[What the exercise asks]: From the first line to the last, give the records again exactly.

*** Opening Information supplied ***

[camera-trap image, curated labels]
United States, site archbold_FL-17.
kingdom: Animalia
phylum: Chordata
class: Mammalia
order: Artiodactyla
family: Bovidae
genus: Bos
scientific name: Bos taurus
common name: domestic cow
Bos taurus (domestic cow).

*** Closing Information supplied ***

[Output of the exercise]:
[camera-trap image, curated labels]
United States, site archbold_FL-17.
kingdom: Animalia
phylum: Chordata
class: Mammalia
order: Artiodactyla
family: Bovidae
genus: Bos
scientific name: Bos taurus
common name: domestic cow
Bos taurus (domestic cow).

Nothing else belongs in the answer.